*Available data:*
________________

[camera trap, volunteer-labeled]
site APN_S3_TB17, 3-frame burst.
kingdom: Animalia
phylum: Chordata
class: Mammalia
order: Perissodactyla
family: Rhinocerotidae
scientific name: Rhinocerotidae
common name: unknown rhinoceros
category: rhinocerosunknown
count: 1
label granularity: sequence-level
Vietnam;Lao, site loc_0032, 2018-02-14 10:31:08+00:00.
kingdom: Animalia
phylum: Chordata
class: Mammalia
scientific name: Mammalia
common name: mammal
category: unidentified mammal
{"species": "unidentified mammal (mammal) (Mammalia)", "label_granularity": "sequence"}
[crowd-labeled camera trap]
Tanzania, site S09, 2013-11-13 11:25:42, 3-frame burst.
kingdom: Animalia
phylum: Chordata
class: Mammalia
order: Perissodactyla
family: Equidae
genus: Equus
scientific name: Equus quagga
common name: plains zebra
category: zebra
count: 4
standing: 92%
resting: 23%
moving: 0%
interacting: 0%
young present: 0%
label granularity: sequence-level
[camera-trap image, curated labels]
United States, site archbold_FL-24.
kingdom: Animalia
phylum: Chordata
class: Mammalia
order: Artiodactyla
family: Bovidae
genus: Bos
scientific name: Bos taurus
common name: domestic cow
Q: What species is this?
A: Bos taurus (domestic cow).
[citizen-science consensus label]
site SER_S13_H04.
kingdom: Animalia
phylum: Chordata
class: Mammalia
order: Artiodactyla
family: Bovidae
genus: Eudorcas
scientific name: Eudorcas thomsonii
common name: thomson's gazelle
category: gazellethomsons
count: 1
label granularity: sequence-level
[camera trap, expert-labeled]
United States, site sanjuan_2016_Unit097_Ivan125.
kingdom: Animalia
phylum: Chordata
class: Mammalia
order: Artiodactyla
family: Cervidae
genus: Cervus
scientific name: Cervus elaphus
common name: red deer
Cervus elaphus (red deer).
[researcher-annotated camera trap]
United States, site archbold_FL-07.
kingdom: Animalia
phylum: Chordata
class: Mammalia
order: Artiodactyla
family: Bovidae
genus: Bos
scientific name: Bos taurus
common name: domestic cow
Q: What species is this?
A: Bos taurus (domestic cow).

________________

Produce an identical printout of the material above.

*Response area:*
[camera trap, volunteer-labeled]
site APN_S3_TB17, 3-frame burst.
kingdom: Animalia
phylum: Chordata
class: Mammalia
order: Perissodactyla
family: Rhinocerotidae
scientific name: Rhinocerotidae
common name: unknown rhinoceros
category: rhinocerosunknown
count: 1
label granularity: sequence-level
Vietnam;Lao, site loc_0032, 2018-02-14 10:31:08+00:00.
kingdom: Animalia
phylum: Chordata
class: Mammalia
scientific name: Mammalia
common name: mammal
category: unidentified mammal
{"species": "unidentified mammal (mammal) (Mammalia)", "label_granularity": "sequence"}
[crowd-labeled camera trap]
Tanzania, site S09, 2013-11-13 11:25:42, 3-frame burst.
kingdom: Animalia
phylum: Chordata
class: Mammalia
order: Perissodactyla
family: Equidae
genus: Equus
scientific name: Equus quagga
common name: plains zebra
category: zebra
count: 4
standing: 92%
resting: 23%
moving: 0%
interacting: 0%
young present: 0%
label granularity: sequence-level
[camera-trap image, curated labels]
United States, site archbold_FL-24.
kingdom: Animalia
phylum: Chordata
class: Mammalia
order: Artiodactyla
family: Bovidae
genus: Bos
scientific name: Bos taurus
common name: domestic cow
Q: What species is this?
A: Bos taurus (domestic cow).
[citizen-science consensus label]
site SER_S13_H04.
kingdom: Animalia
phylum: Chordata
class: Mammalia
order: Artiodactyla
family: Bovidae
genus: Eudorcas
scientific name: Eudorcas thomsonii
common name: thomson's gazelle
category: gazellethomsons
count: 1
label granularity: sequence-level
[camera trap, expert-labeled]
United States, site sanjuan_2016_Unit097_Ivan125.
kingdom: Animalia
phylum: Chordata
class: Mammalia
order: Artiodactyla
family: Cervidae
genus: Cervus
scientific name: Cervus elaphus
common name: red deer
Cervus elaphus (red deer).
[researcher-annotated camera trap]
United States, site archbold_FL-07.
kingdom: Animalia
phylum: Chordata
class: Mammalia
order: Artiodactyla
family: Bovidae
genus: Bos
scientific name: Bos taurus
common name: domestic cow
Q: What species is this?
A: Bos taurus (domestic cow).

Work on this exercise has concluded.